Explore the basics of cybersecurity in the Digital-Safety-Annex Challenge on Hack The Box. This very-easy-level Challenge introduces encryption reversal and file handling concepts in a clear and accessible way, perfect for beginners.

https://app.hackthebox.com/challenges/773

Description#

Here at D.S.A we store all your super secret information in a secure vault until you provide us with proof you are who you say you are.

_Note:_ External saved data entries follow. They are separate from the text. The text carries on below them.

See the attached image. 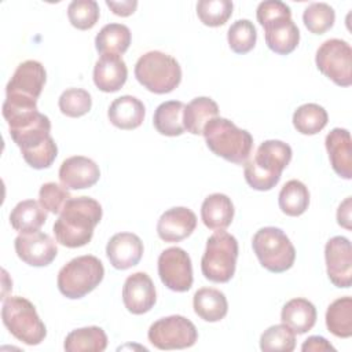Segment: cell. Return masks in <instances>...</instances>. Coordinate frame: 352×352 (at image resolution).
Listing matches in <instances>:
<instances>
[{
	"label": "cell",
	"instance_id": "6da1fadb",
	"mask_svg": "<svg viewBox=\"0 0 352 352\" xmlns=\"http://www.w3.org/2000/svg\"><path fill=\"white\" fill-rule=\"evenodd\" d=\"M10 136L19 147L23 160L34 169H45L58 155V147L51 136V121L38 110H30L7 117Z\"/></svg>",
	"mask_w": 352,
	"mask_h": 352
},
{
	"label": "cell",
	"instance_id": "7a4b0ae2",
	"mask_svg": "<svg viewBox=\"0 0 352 352\" xmlns=\"http://www.w3.org/2000/svg\"><path fill=\"white\" fill-rule=\"evenodd\" d=\"M102 219L100 204L91 197L70 198L54 223L56 242L66 248H81L94 235Z\"/></svg>",
	"mask_w": 352,
	"mask_h": 352
},
{
	"label": "cell",
	"instance_id": "3957f363",
	"mask_svg": "<svg viewBox=\"0 0 352 352\" xmlns=\"http://www.w3.org/2000/svg\"><path fill=\"white\" fill-rule=\"evenodd\" d=\"M293 151L292 147L282 140L263 142L256 154L245 162V180L258 191H268L274 188L282 176L283 169L289 165Z\"/></svg>",
	"mask_w": 352,
	"mask_h": 352
},
{
	"label": "cell",
	"instance_id": "277c9868",
	"mask_svg": "<svg viewBox=\"0 0 352 352\" xmlns=\"http://www.w3.org/2000/svg\"><path fill=\"white\" fill-rule=\"evenodd\" d=\"M47 73L38 60H25L18 65L6 87L3 116L37 110V99L44 88Z\"/></svg>",
	"mask_w": 352,
	"mask_h": 352
},
{
	"label": "cell",
	"instance_id": "5b68a950",
	"mask_svg": "<svg viewBox=\"0 0 352 352\" xmlns=\"http://www.w3.org/2000/svg\"><path fill=\"white\" fill-rule=\"evenodd\" d=\"M209 150L228 162L245 164L253 150V136L232 121L216 117L206 122L202 132Z\"/></svg>",
	"mask_w": 352,
	"mask_h": 352
},
{
	"label": "cell",
	"instance_id": "8992f818",
	"mask_svg": "<svg viewBox=\"0 0 352 352\" xmlns=\"http://www.w3.org/2000/svg\"><path fill=\"white\" fill-rule=\"evenodd\" d=\"M136 80L150 92L162 95L172 92L182 81L179 62L161 51L143 54L135 65Z\"/></svg>",
	"mask_w": 352,
	"mask_h": 352
},
{
	"label": "cell",
	"instance_id": "52a82bcc",
	"mask_svg": "<svg viewBox=\"0 0 352 352\" xmlns=\"http://www.w3.org/2000/svg\"><path fill=\"white\" fill-rule=\"evenodd\" d=\"M1 319L7 330L26 345H38L47 336L34 305L25 297L11 296L3 300Z\"/></svg>",
	"mask_w": 352,
	"mask_h": 352
},
{
	"label": "cell",
	"instance_id": "ba28073f",
	"mask_svg": "<svg viewBox=\"0 0 352 352\" xmlns=\"http://www.w3.org/2000/svg\"><path fill=\"white\" fill-rule=\"evenodd\" d=\"M104 268L102 261L91 254L80 256L65 264L58 272V289L70 298H82L91 293L103 279Z\"/></svg>",
	"mask_w": 352,
	"mask_h": 352
},
{
	"label": "cell",
	"instance_id": "9c48e42d",
	"mask_svg": "<svg viewBox=\"0 0 352 352\" xmlns=\"http://www.w3.org/2000/svg\"><path fill=\"white\" fill-rule=\"evenodd\" d=\"M238 258V241L224 230L214 232L206 241L201 258L202 275L214 283L228 282L234 274Z\"/></svg>",
	"mask_w": 352,
	"mask_h": 352
},
{
	"label": "cell",
	"instance_id": "30bf717a",
	"mask_svg": "<svg viewBox=\"0 0 352 352\" xmlns=\"http://www.w3.org/2000/svg\"><path fill=\"white\" fill-rule=\"evenodd\" d=\"M252 248L260 264L271 272H285L294 264L296 249L289 236L280 228H260L253 235Z\"/></svg>",
	"mask_w": 352,
	"mask_h": 352
},
{
	"label": "cell",
	"instance_id": "8fae6325",
	"mask_svg": "<svg viewBox=\"0 0 352 352\" xmlns=\"http://www.w3.org/2000/svg\"><path fill=\"white\" fill-rule=\"evenodd\" d=\"M147 337L158 349H184L197 342L198 331L190 319L182 315H170L155 320L150 326Z\"/></svg>",
	"mask_w": 352,
	"mask_h": 352
},
{
	"label": "cell",
	"instance_id": "7c38bea8",
	"mask_svg": "<svg viewBox=\"0 0 352 352\" xmlns=\"http://www.w3.org/2000/svg\"><path fill=\"white\" fill-rule=\"evenodd\" d=\"M322 74L340 87L352 84V48L341 38H329L320 44L315 56Z\"/></svg>",
	"mask_w": 352,
	"mask_h": 352
},
{
	"label": "cell",
	"instance_id": "4fadbf2b",
	"mask_svg": "<svg viewBox=\"0 0 352 352\" xmlns=\"http://www.w3.org/2000/svg\"><path fill=\"white\" fill-rule=\"evenodd\" d=\"M161 282L172 292H187L192 286V265L188 253L177 246L165 249L158 257Z\"/></svg>",
	"mask_w": 352,
	"mask_h": 352
},
{
	"label": "cell",
	"instance_id": "5bb4252c",
	"mask_svg": "<svg viewBox=\"0 0 352 352\" xmlns=\"http://www.w3.org/2000/svg\"><path fill=\"white\" fill-rule=\"evenodd\" d=\"M326 271L330 282L342 289L352 283V248L345 236H333L324 246Z\"/></svg>",
	"mask_w": 352,
	"mask_h": 352
},
{
	"label": "cell",
	"instance_id": "9a60e30c",
	"mask_svg": "<svg viewBox=\"0 0 352 352\" xmlns=\"http://www.w3.org/2000/svg\"><path fill=\"white\" fill-rule=\"evenodd\" d=\"M14 246L16 256L32 267H45L51 264L58 254L54 239L41 231L19 234L15 238Z\"/></svg>",
	"mask_w": 352,
	"mask_h": 352
},
{
	"label": "cell",
	"instance_id": "2e32d148",
	"mask_svg": "<svg viewBox=\"0 0 352 352\" xmlns=\"http://www.w3.org/2000/svg\"><path fill=\"white\" fill-rule=\"evenodd\" d=\"M122 301L125 308L133 315L148 312L157 301L155 286L151 278L146 272L129 275L122 286Z\"/></svg>",
	"mask_w": 352,
	"mask_h": 352
},
{
	"label": "cell",
	"instance_id": "e0dca14e",
	"mask_svg": "<svg viewBox=\"0 0 352 352\" xmlns=\"http://www.w3.org/2000/svg\"><path fill=\"white\" fill-rule=\"evenodd\" d=\"M100 177L99 166L95 161L84 155L66 158L59 168V180L67 190L89 188Z\"/></svg>",
	"mask_w": 352,
	"mask_h": 352
},
{
	"label": "cell",
	"instance_id": "ac0fdd59",
	"mask_svg": "<svg viewBox=\"0 0 352 352\" xmlns=\"http://www.w3.org/2000/svg\"><path fill=\"white\" fill-rule=\"evenodd\" d=\"M195 227V213L188 208L177 206L161 214L157 223V234L165 242H180L190 236Z\"/></svg>",
	"mask_w": 352,
	"mask_h": 352
},
{
	"label": "cell",
	"instance_id": "d6986e66",
	"mask_svg": "<svg viewBox=\"0 0 352 352\" xmlns=\"http://www.w3.org/2000/svg\"><path fill=\"white\" fill-rule=\"evenodd\" d=\"M106 254L116 270H128L140 261L143 242L136 234L118 232L109 239Z\"/></svg>",
	"mask_w": 352,
	"mask_h": 352
},
{
	"label": "cell",
	"instance_id": "ffe728a7",
	"mask_svg": "<svg viewBox=\"0 0 352 352\" xmlns=\"http://www.w3.org/2000/svg\"><path fill=\"white\" fill-rule=\"evenodd\" d=\"M267 47L279 55H287L296 50L300 41V30L292 16H279L263 25Z\"/></svg>",
	"mask_w": 352,
	"mask_h": 352
},
{
	"label": "cell",
	"instance_id": "44dd1931",
	"mask_svg": "<svg viewBox=\"0 0 352 352\" xmlns=\"http://www.w3.org/2000/svg\"><path fill=\"white\" fill-rule=\"evenodd\" d=\"M324 146L333 170L345 180L352 177V142L349 131L345 128L331 129L326 139Z\"/></svg>",
	"mask_w": 352,
	"mask_h": 352
},
{
	"label": "cell",
	"instance_id": "7402d4cb",
	"mask_svg": "<svg viewBox=\"0 0 352 352\" xmlns=\"http://www.w3.org/2000/svg\"><path fill=\"white\" fill-rule=\"evenodd\" d=\"M126 77L128 69L120 55H100L94 66V82L103 92H117Z\"/></svg>",
	"mask_w": 352,
	"mask_h": 352
},
{
	"label": "cell",
	"instance_id": "603a6c76",
	"mask_svg": "<svg viewBox=\"0 0 352 352\" xmlns=\"http://www.w3.org/2000/svg\"><path fill=\"white\" fill-rule=\"evenodd\" d=\"M146 114V107L142 100L135 96L124 95L114 99L107 110L110 122L120 129H135L142 125Z\"/></svg>",
	"mask_w": 352,
	"mask_h": 352
},
{
	"label": "cell",
	"instance_id": "cb8c5ba5",
	"mask_svg": "<svg viewBox=\"0 0 352 352\" xmlns=\"http://www.w3.org/2000/svg\"><path fill=\"white\" fill-rule=\"evenodd\" d=\"M201 219L210 230H226L234 219V205L231 199L220 192L208 195L201 206Z\"/></svg>",
	"mask_w": 352,
	"mask_h": 352
},
{
	"label": "cell",
	"instance_id": "d4e9b609",
	"mask_svg": "<svg viewBox=\"0 0 352 352\" xmlns=\"http://www.w3.org/2000/svg\"><path fill=\"white\" fill-rule=\"evenodd\" d=\"M280 320L294 333L304 334L316 323V308L307 298H293L283 305Z\"/></svg>",
	"mask_w": 352,
	"mask_h": 352
},
{
	"label": "cell",
	"instance_id": "484cf974",
	"mask_svg": "<svg viewBox=\"0 0 352 352\" xmlns=\"http://www.w3.org/2000/svg\"><path fill=\"white\" fill-rule=\"evenodd\" d=\"M195 314L205 322H219L228 312V302L223 292L213 287H202L192 298Z\"/></svg>",
	"mask_w": 352,
	"mask_h": 352
},
{
	"label": "cell",
	"instance_id": "4316f807",
	"mask_svg": "<svg viewBox=\"0 0 352 352\" xmlns=\"http://www.w3.org/2000/svg\"><path fill=\"white\" fill-rule=\"evenodd\" d=\"M45 220L47 210L34 199L18 202L10 213V223L12 228L21 234L38 231Z\"/></svg>",
	"mask_w": 352,
	"mask_h": 352
},
{
	"label": "cell",
	"instance_id": "83f0119b",
	"mask_svg": "<svg viewBox=\"0 0 352 352\" xmlns=\"http://www.w3.org/2000/svg\"><path fill=\"white\" fill-rule=\"evenodd\" d=\"M219 116L217 103L208 96L194 98L186 107L183 114L184 129L192 135H202L204 126Z\"/></svg>",
	"mask_w": 352,
	"mask_h": 352
},
{
	"label": "cell",
	"instance_id": "f1b7e54d",
	"mask_svg": "<svg viewBox=\"0 0 352 352\" xmlns=\"http://www.w3.org/2000/svg\"><path fill=\"white\" fill-rule=\"evenodd\" d=\"M131 30L122 23L104 25L95 37V47L100 55H122L131 44Z\"/></svg>",
	"mask_w": 352,
	"mask_h": 352
},
{
	"label": "cell",
	"instance_id": "f546056e",
	"mask_svg": "<svg viewBox=\"0 0 352 352\" xmlns=\"http://www.w3.org/2000/svg\"><path fill=\"white\" fill-rule=\"evenodd\" d=\"M107 346V336L102 327L88 326L70 331L63 348L67 352H102Z\"/></svg>",
	"mask_w": 352,
	"mask_h": 352
},
{
	"label": "cell",
	"instance_id": "4dcf8cb0",
	"mask_svg": "<svg viewBox=\"0 0 352 352\" xmlns=\"http://www.w3.org/2000/svg\"><path fill=\"white\" fill-rule=\"evenodd\" d=\"M186 104L180 100H168L161 103L153 117V124L157 132L165 136H179L184 129L183 114Z\"/></svg>",
	"mask_w": 352,
	"mask_h": 352
},
{
	"label": "cell",
	"instance_id": "1f68e13d",
	"mask_svg": "<svg viewBox=\"0 0 352 352\" xmlns=\"http://www.w3.org/2000/svg\"><path fill=\"white\" fill-rule=\"evenodd\" d=\"M280 210L292 217L301 216L309 205V191L307 186L296 179L283 184L278 197Z\"/></svg>",
	"mask_w": 352,
	"mask_h": 352
},
{
	"label": "cell",
	"instance_id": "d6a6232c",
	"mask_svg": "<svg viewBox=\"0 0 352 352\" xmlns=\"http://www.w3.org/2000/svg\"><path fill=\"white\" fill-rule=\"evenodd\" d=\"M327 330L340 338L352 336V298L349 296L334 300L326 311Z\"/></svg>",
	"mask_w": 352,
	"mask_h": 352
},
{
	"label": "cell",
	"instance_id": "836d02e7",
	"mask_svg": "<svg viewBox=\"0 0 352 352\" xmlns=\"http://www.w3.org/2000/svg\"><path fill=\"white\" fill-rule=\"evenodd\" d=\"M327 111L316 103L301 104L293 114V125L302 135L319 133L327 125Z\"/></svg>",
	"mask_w": 352,
	"mask_h": 352
},
{
	"label": "cell",
	"instance_id": "e575fe53",
	"mask_svg": "<svg viewBox=\"0 0 352 352\" xmlns=\"http://www.w3.org/2000/svg\"><path fill=\"white\" fill-rule=\"evenodd\" d=\"M296 348V333L286 326L274 324L260 337V349L264 352H292Z\"/></svg>",
	"mask_w": 352,
	"mask_h": 352
},
{
	"label": "cell",
	"instance_id": "d590c367",
	"mask_svg": "<svg viewBox=\"0 0 352 352\" xmlns=\"http://www.w3.org/2000/svg\"><path fill=\"white\" fill-rule=\"evenodd\" d=\"M234 4L230 0H201L197 3L199 21L210 28L224 25L232 15Z\"/></svg>",
	"mask_w": 352,
	"mask_h": 352
},
{
	"label": "cell",
	"instance_id": "8d00e7d4",
	"mask_svg": "<svg viewBox=\"0 0 352 352\" xmlns=\"http://www.w3.org/2000/svg\"><path fill=\"white\" fill-rule=\"evenodd\" d=\"M227 40L230 48L235 54H246L256 45L257 32L249 19L235 21L227 32Z\"/></svg>",
	"mask_w": 352,
	"mask_h": 352
},
{
	"label": "cell",
	"instance_id": "74e56055",
	"mask_svg": "<svg viewBox=\"0 0 352 352\" xmlns=\"http://www.w3.org/2000/svg\"><path fill=\"white\" fill-rule=\"evenodd\" d=\"M336 21V12L327 3H312L302 14V22L305 28L314 34H323L333 28Z\"/></svg>",
	"mask_w": 352,
	"mask_h": 352
},
{
	"label": "cell",
	"instance_id": "f35d334b",
	"mask_svg": "<svg viewBox=\"0 0 352 352\" xmlns=\"http://www.w3.org/2000/svg\"><path fill=\"white\" fill-rule=\"evenodd\" d=\"M100 10L95 0H73L67 7L70 23L80 30L94 28L99 19Z\"/></svg>",
	"mask_w": 352,
	"mask_h": 352
},
{
	"label": "cell",
	"instance_id": "ab89813d",
	"mask_svg": "<svg viewBox=\"0 0 352 352\" xmlns=\"http://www.w3.org/2000/svg\"><path fill=\"white\" fill-rule=\"evenodd\" d=\"M59 110L62 114L77 118L87 114L91 110L92 99L88 91L82 88H69L62 92L58 100Z\"/></svg>",
	"mask_w": 352,
	"mask_h": 352
},
{
	"label": "cell",
	"instance_id": "60d3db41",
	"mask_svg": "<svg viewBox=\"0 0 352 352\" xmlns=\"http://www.w3.org/2000/svg\"><path fill=\"white\" fill-rule=\"evenodd\" d=\"M72 198L69 190L55 182L44 183L38 191L40 205L50 213L59 214L65 204Z\"/></svg>",
	"mask_w": 352,
	"mask_h": 352
},
{
	"label": "cell",
	"instance_id": "b9f144b4",
	"mask_svg": "<svg viewBox=\"0 0 352 352\" xmlns=\"http://www.w3.org/2000/svg\"><path fill=\"white\" fill-rule=\"evenodd\" d=\"M256 16L258 23L263 26L265 22L279 18V16H292V10L287 4L279 0H267L261 1L257 6Z\"/></svg>",
	"mask_w": 352,
	"mask_h": 352
},
{
	"label": "cell",
	"instance_id": "7bdbcfd3",
	"mask_svg": "<svg viewBox=\"0 0 352 352\" xmlns=\"http://www.w3.org/2000/svg\"><path fill=\"white\" fill-rule=\"evenodd\" d=\"M301 351L302 352H323V351H336V348L324 337L311 336L302 342Z\"/></svg>",
	"mask_w": 352,
	"mask_h": 352
},
{
	"label": "cell",
	"instance_id": "ee69618b",
	"mask_svg": "<svg viewBox=\"0 0 352 352\" xmlns=\"http://www.w3.org/2000/svg\"><path fill=\"white\" fill-rule=\"evenodd\" d=\"M106 6L113 11V14L118 16H129L135 12L138 7V1L136 0H121V1L106 0Z\"/></svg>",
	"mask_w": 352,
	"mask_h": 352
},
{
	"label": "cell",
	"instance_id": "f6af8a7d",
	"mask_svg": "<svg viewBox=\"0 0 352 352\" xmlns=\"http://www.w3.org/2000/svg\"><path fill=\"white\" fill-rule=\"evenodd\" d=\"M351 201H352L351 197L345 198L337 210V223L346 230L352 228V226H351Z\"/></svg>",
	"mask_w": 352,
	"mask_h": 352
}]
</instances>
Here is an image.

We even use SHA256 instead of the weak SHA1! We are so confident, we invite all who wish to show us otherwise!

Exploitation#

#!/usr/bin/env python3
from multiprocessing import Pool, cpu_count
import sys, time, gmpy2
from pwn import *

def check_k_range(args):
    start, end, g, p, q, r = args
    for k in range(start, end):
        if k % 2000 == 0:
            print(f"Trying k = {k}")
        if pow(g, k, p) % q == r:
            return k
    return None

def find_k(g, p, q, r):
    cores = cpu_count()
    start = 65500
    end = 10**6
    chunk_size = (end - start) // cores
    ranges = []
    for i in range(cores):
        chunk_start = start + (i * chunk_size)
        chunk_end = chunk_start + chunk_size if i < cores - 1 else end
        ranges.append((chunk_start, chunk_end, g, p, q, r))
    with Pool(cores) as pool:
        results = pool.map(check_k_range, ranges)
    for result in results:
        if result is not None:
            return result
    return None

def exploit(target):
    ip, port = target.split(':')
    port = int(port)
    context.log_level = 'debug'
    io = remote(ip, port)
    io.recvuntil(b'>')
    io.sendline(b'4')
    buf = io.recvuntil(b'[+] Test user log (y/n) : ')
    p = int(buf.decode().split('\n')[6].split(' = ')[1])
    q = int(buf.decode().split('\n')[7].split(' = ')[1])
    g = int(buf.decode().split('\n')[8].split(' = ')[1])
    io.sendline(b'y')
    io.recvuntil(b'Enter your password : ')
    io.sendline(b'5up3r_53cur3_P45sw0r6')
    buf = io.recvuntil(b'>')
    r = int(buf.decode().split('\n')[1].split('((')[6].split(',')[0])
    s = int(buf.decode().split('\n')[1].split('((')[6].split(',')[1][1:-1])
    h = int(buf.decode().split('\n')[1].split('((')[6].split(',')[2].split(')]')[0].split("'")[1], 16)
    print(f"Starting k search using {cpu_count()} cores...")
    kx = find_k(g, p, q, r)
    if not kx:
        print("Failed to find k value")
        return
    print(f"Found k = {kx}")
    io.sendline(b'3')
    io.recvuntil(b'Please enter the username who stored the message : ')
    io.sendline(b'ElGamalSux')
    io.recvuntil(b'Please enter the message\'s request id: ')
    io.sendline(b'3')
    io.recvuntil(b'Please enter the message\'s nonce value : ')
    io.sendline(str(kx).encode())
    io.recvuntil(b'[+] Please enter the private key: ')
    pri = ((kx * s - h) * gmpy2.invert(r, q)) % q
    io.sendline(str(pri).encode())
    response = io.recvall().decode()
    print(response)

if __name__ == "__main__":
    if len(sys.argv) != 2:
        print(f"Usage: {sys.argv[0]} <ip:port>")
        sys.exit(1)
    target = sys.argv[1]
    exploit(target)

Summary#

The Digital-Safety-Annex challenge on Hack The Box is a Very Easy cryptographic challenge. It involves exploiting a weakness in an ElGamal encryption system using SHA256. The task is to find the value k by brute-forcing it across multiple CPU cores, which is then used to bypass authentication and retrieve the flag. It’s a great exercise for beginners to practice cryptography and parallel processing techniques.